■ **Records supplied**
>>
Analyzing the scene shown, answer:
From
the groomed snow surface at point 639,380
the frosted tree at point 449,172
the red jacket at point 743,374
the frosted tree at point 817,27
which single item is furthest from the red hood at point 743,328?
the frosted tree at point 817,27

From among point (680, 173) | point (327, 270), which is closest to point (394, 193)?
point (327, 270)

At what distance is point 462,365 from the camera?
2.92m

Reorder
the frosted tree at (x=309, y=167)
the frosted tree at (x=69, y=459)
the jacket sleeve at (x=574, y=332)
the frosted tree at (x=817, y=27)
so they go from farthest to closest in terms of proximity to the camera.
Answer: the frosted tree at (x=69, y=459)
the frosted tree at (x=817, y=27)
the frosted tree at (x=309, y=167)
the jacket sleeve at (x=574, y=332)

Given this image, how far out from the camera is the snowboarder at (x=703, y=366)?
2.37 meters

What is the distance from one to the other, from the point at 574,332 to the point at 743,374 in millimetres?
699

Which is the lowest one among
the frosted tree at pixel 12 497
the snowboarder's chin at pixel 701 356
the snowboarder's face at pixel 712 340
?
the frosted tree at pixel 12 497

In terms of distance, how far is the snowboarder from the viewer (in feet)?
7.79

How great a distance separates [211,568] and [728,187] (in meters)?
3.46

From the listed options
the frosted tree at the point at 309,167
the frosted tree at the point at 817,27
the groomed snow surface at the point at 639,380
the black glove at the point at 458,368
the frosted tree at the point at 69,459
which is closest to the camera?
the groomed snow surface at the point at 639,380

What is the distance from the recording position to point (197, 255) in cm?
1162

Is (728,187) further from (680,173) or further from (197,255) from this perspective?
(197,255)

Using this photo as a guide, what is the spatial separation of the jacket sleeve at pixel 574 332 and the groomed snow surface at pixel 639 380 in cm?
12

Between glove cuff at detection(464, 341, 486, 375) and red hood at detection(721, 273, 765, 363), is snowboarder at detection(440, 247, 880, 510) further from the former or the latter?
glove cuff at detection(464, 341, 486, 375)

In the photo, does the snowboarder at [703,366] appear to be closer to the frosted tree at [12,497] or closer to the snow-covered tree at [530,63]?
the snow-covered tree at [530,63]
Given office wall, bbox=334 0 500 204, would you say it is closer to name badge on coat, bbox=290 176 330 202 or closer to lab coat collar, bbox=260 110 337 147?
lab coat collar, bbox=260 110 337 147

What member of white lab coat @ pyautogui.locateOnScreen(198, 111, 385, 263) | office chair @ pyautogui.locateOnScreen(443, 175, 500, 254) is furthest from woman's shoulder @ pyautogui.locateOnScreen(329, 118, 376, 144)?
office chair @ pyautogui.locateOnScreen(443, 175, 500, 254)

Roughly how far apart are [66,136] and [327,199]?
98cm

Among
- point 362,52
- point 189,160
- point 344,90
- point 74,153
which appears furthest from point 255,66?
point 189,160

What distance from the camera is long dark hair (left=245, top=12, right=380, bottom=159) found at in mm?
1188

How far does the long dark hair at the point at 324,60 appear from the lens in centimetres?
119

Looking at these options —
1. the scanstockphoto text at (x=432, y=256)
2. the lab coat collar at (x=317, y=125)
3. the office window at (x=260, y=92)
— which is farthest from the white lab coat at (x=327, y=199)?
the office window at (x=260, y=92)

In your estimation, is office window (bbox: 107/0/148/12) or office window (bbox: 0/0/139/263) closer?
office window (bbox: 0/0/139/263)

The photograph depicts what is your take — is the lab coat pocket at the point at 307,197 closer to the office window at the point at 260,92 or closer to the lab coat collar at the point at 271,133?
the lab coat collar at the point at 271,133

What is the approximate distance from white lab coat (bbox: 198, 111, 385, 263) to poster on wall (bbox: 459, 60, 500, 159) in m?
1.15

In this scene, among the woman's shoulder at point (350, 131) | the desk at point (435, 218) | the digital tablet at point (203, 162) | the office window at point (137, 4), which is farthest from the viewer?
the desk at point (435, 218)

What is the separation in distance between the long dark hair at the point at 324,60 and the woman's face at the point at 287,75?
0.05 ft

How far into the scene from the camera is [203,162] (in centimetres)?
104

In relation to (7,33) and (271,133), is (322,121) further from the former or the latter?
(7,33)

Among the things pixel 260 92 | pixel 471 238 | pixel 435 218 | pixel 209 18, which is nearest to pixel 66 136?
<<
■ **Written exercise**
Extract every line of the listing above and reproduce each one verbatim, from the first line to the last.

■ **Exercise solution**
Analyzing the scene shown, answer:
From
the groomed snow surface at point 639,380
the frosted tree at point 449,172
the red jacket at point 743,374
the frosted tree at point 817,27
which single item is furthest from the red hood at point 743,328?
the frosted tree at point 817,27

From among point (680, 173) | point (327, 270), which is closest to point (394, 193)?
point (327, 270)

At what distance is point 462,365 from the camera?
2.92m

Reorder
the frosted tree at (x=309, y=167)
the frosted tree at (x=69, y=459)
the jacket sleeve at (x=574, y=332)
the frosted tree at (x=817, y=27)
so they go from farthest to closest in terms of proximity to the camera.
Answer: the frosted tree at (x=69, y=459)
the frosted tree at (x=817, y=27)
the frosted tree at (x=309, y=167)
the jacket sleeve at (x=574, y=332)

Given this image, how far out from the camera is the snowboarder at (x=703, y=366)?
2.37 meters

What is the distance from one to the other, from the point at 574,332 to the point at 743,374 in millimetres?
699

Which is the lowest one among
the frosted tree at pixel 12 497
the snowboarder's chin at pixel 701 356
the snowboarder's face at pixel 712 340
?
the frosted tree at pixel 12 497

In terms of distance, how far is the snowboarder from the viewer (in feet)?
7.79

How great a distance separates [211,568] and [728,187] (in meters)?
3.46

From the listed options
the frosted tree at the point at 309,167
the frosted tree at the point at 817,27
the groomed snow surface at the point at 639,380
the black glove at the point at 458,368
the frosted tree at the point at 69,459
which is closest to the camera?
the groomed snow surface at the point at 639,380

What is the distance from the recording position to point (197, 255) in cm?
1162

Is (728,187) further from (680,173) or further from (197,255) from this perspective?
(197,255)

Using this photo as a guide, what is the spatial separation of the jacket sleeve at pixel 574 332 and the groomed snow surface at pixel 639 380 in cm?
12

Between glove cuff at detection(464, 341, 486, 375) and red hood at detection(721, 273, 765, 363), is snowboarder at detection(440, 247, 880, 510) further from the former or the latter?
glove cuff at detection(464, 341, 486, 375)

In the photo, does the snowboarder at [703,366] appear to be closer to the frosted tree at [12,497] or closer to the snow-covered tree at [530,63]?
the snow-covered tree at [530,63]
Given office wall, bbox=334 0 500 204, would you say it is closer to name badge on coat, bbox=290 176 330 202 or closer to lab coat collar, bbox=260 110 337 147?
lab coat collar, bbox=260 110 337 147

What member of white lab coat @ pyautogui.locateOnScreen(198, 111, 385, 263) | office chair @ pyautogui.locateOnScreen(443, 175, 500, 254) is furthest from woman's shoulder @ pyautogui.locateOnScreen(329, 118, 376, 144)?
office chair @ pyautogui.locateOnScreen(443, 175, 500, 254)

Roughly how far apart are [66,136] and [327,199]?
98cm

Among
- point 362,52
- point 189,160
- point 344,90
- point 74,153
which appears furthest from point 255,66?
point 189,160

What distance from the camera is long dark hair (left=245, top=12, right=380, bottom=159) found at in mm?
1188

How far does the long dark hair at the point at 324,60 appear from the lens in centimetres?
119

Looking at these options —
1. the scanstockphoto text at (x=432, y=256)
2. the lab coat collar at (x=317, y=125)
3. the office window at (x=260, y=92)
— which is farthest from the white lab coat at (x=327, y=199)?
the office window at (x=260, y=92)

In your estimation, is office window (bbox: 107/0/148/12) or office window (bbox: 0/0/139/263) closer?
office window (bbox: 0/0/139/263)

The photograph depicts what is your take — is the lab coat pocket at the point at 307,197 closer to the office window at the point at 260,92 or closer to the lab coat collar at the point at 271,133?
the lab coat collar at the point at 271,133

What is the approximate distance from white lab coat (bbox: 198, 111, 385, 263) to poster on wall (bbox: 459, 60, 500, 159) in m?
1.15

In this scene, among the woman's shoulder at point (350, 131) | the desk at point (435, 218) | the digital tablet at point (203, 162) | the office window at point (137, 4), which is farthest from the viewer?
the desk at point (435, 218)

What is the separation in distance between the long dark hair at the point at 324,60 and the woman's face at the point at 287,75?
0.05 ft

How far into the scene from the camera is [203,162] (in centimetres)?
104

In relation to (7,33) and (271,133), is (322,121) further from the former or the latter?
(7,33)

Among the things pixel 260 92 | pixel 471 238 | pixel 435 218 | pixel 209 18, which is nearest to pixel 66 136?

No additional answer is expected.